Scientists in Australia have warned that fish piracy is damaging the Southern Ocean to such an extent that time is running out to save it.
Rewards for fish pirates far outweigh the risk of fines
Illegal fishermen, primarily on the hunt for the prized Patagonian toothfish (Dissostichus eleginoides), are wiping out both fish stocks and bird species that live in the ocean.
Species numbers are said to have dropped so acutely that Australia has called for global help to tackle the pirates.
"It is probably the last chance for us to get it right," Dr Adel Pile, of Sydney University, told BBC World Service's One Planet programme.
"The Southern ocean, this continuous mass of water, is really important, and [is] regulating globally things like our climate - El Nino starts in the Southern Ocean.
"If we mess around with the ecosystem enough that we can throw it out of balance, it's not just going to be limited to those of us who live in the Southern Hemisphere - it's going to have global ramifications."
Scientists say they know more about the surface of Mars than they do about the Southern Ocean.
Australia recently deployed an armed surveillance ship to protect fish stocks, but campaigners already fear the Patagonian toothfish has been hunted to near extinction.
Known as the "white gold" of Antarctica, the toothfish's flaky flesh is a delicacy in Japan and the US, and the strong demand for it in these countries has fuelled the illegal trade.
Demand from the US and Japan means the Patagonian toothfish is highly prized (Image by Caroline Raymakers)
Indeed, there are fears that many fish pirates operate with the corrupt support of governments in many countries.
As a result, Australia's fisheries minister Ian McDonald has said a unified international response is only way to combat the pirates.
"They are very active," he said. "We will be able to work more co-operatively with the British and the South Africans and New Zealanders.
"Together, I think we can form some sort of Southern Ocean coalition that jointly will embark on a major attack on this illegal fishing problem - and all of the consequences that come out of this illegal fishing."
There is so much concern because scientists believe that overfishing could have devastating environmental consequences.
The toothfish plays an important role in the Antarctic's marine ecosystem. It is part of the diet of the sperm whale and the elephant seal.
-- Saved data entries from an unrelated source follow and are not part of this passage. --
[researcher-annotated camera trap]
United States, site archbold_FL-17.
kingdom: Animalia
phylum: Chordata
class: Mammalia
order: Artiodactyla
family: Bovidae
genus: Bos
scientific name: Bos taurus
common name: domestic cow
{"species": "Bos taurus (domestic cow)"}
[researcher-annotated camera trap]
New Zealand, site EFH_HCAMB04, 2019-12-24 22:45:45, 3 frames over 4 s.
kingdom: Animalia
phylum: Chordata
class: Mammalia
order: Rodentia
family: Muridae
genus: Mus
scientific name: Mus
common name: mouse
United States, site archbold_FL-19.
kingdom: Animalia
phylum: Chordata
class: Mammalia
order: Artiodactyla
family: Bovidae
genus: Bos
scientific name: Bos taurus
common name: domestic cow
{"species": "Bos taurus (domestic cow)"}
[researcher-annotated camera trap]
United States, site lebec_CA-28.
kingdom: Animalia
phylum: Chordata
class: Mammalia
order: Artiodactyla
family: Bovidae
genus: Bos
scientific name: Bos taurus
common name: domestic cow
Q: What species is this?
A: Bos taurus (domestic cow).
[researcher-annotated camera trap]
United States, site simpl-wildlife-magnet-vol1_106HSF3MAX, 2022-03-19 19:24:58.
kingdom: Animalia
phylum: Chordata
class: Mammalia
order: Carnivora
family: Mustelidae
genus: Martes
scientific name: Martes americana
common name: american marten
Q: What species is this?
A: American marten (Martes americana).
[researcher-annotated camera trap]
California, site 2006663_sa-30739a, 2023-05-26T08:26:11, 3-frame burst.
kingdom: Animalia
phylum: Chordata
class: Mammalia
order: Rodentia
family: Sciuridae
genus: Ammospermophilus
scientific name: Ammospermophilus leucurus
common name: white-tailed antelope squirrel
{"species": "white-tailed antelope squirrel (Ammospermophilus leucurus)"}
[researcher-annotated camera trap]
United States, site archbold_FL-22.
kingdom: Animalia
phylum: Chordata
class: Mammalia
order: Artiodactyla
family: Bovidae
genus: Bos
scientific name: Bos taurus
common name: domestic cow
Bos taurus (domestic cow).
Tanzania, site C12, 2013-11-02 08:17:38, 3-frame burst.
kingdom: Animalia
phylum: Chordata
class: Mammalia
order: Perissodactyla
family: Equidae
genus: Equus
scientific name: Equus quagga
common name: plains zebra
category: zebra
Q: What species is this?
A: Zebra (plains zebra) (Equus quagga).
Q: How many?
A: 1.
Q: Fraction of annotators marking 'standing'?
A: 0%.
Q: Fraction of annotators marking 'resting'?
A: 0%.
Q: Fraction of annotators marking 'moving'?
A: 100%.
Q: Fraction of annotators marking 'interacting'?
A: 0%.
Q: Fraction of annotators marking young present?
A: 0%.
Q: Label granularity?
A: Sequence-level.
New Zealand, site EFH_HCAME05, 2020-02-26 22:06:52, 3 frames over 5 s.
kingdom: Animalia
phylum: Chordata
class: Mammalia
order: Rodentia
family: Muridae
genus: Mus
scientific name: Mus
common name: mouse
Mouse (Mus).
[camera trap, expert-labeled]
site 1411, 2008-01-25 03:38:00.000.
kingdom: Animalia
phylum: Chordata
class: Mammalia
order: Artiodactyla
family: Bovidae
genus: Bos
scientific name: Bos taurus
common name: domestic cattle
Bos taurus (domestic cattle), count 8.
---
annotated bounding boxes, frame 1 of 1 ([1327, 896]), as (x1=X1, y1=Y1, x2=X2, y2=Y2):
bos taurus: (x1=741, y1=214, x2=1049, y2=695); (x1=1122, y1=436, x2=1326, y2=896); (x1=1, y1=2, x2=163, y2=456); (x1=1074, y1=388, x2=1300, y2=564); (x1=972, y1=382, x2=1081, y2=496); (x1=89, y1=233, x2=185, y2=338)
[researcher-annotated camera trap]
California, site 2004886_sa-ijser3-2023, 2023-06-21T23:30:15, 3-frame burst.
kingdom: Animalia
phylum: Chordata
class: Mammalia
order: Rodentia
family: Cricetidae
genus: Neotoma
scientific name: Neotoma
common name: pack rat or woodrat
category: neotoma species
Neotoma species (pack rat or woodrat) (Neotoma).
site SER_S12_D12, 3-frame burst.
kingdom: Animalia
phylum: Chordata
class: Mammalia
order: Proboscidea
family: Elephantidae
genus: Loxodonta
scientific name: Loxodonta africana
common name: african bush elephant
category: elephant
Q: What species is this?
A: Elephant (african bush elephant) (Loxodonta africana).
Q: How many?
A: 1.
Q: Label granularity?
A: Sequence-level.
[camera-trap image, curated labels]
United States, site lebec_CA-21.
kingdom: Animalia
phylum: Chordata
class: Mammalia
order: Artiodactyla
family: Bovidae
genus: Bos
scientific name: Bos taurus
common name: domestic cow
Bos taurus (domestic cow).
"They're all important, all the steps [in the food chain] - we can't afford to lose any of them," Matt Jacobs, of the Sydney Aquarium, told One Planet.
"If we lost a species, it could have repercussions on another species."
Mr Jacobs warned that the knock-on effect of destroying any one species would be felt by all, including humans.
"If you take out an apex predator like the great white shark, you'll end up with a larger seal population, which could in turn mean less fish," he said. "Professional fishermen then get affected, as well as everyone else."
Destruction is not only below the ocean's surface, it is also above it.
It is estimated 100,000 seabirds breeding on the sub-Antarctic islands are killed every year as a result of feeding on the long-line hooks used by illegal trawlers.
The seabirds are attracted to the baited hooks, strung out for kilometres across the ocean.
Fish pirates are also placing the albatross at grave risk
The birds get caught on the hooks, which are subsequently sunk. When this happens, the birds are pulled down and drown.
Nicola Bynin, of Humane Society International, said she believed some species were being slowly wiped out.
"The great albatross and petrels are probably the most endangered set of birds on the planet," she said.
"The reason they are going extinct is because of illegal poaching of the Patagonian toothfish."